### Task brief
Reproduce all of the data exactly. Images are not to appear in the reply.

### Information provided
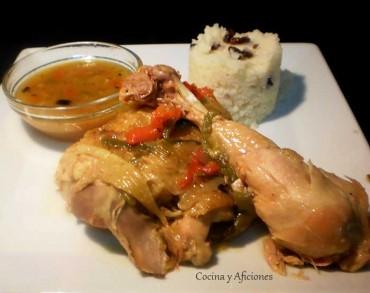 Pollo hervido en pimientos acompañado de cuscús, receta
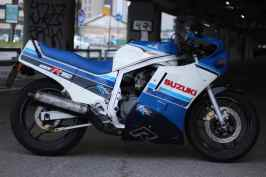 kruvi-gsxr750-1986-2nd-art-6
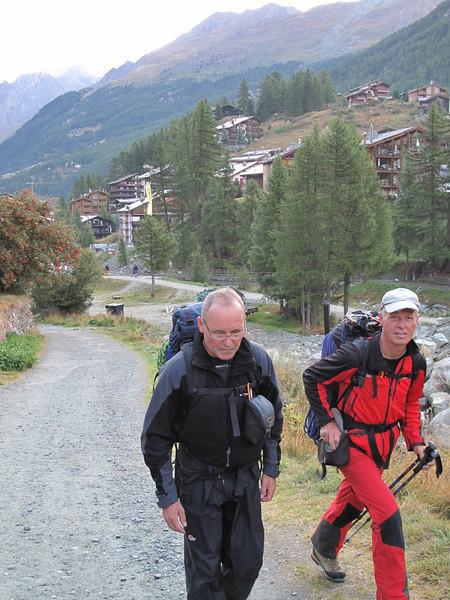 Route Zermatt 1672m. - Schönbielhütte 2684m. (Schönbielhorn 3472m. Wallis 2009 Switzerland                                )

### Written answer
 Pollo hervido en pimientos acompañado de cuscús, receta
 kruvi-gsxr750-1986-2nd-art-6
 Route Zermatt 1672m. - Schönbielhütte 2684m. (Schönbielhorn 3472m. Wallis 2009 Switzerland                                )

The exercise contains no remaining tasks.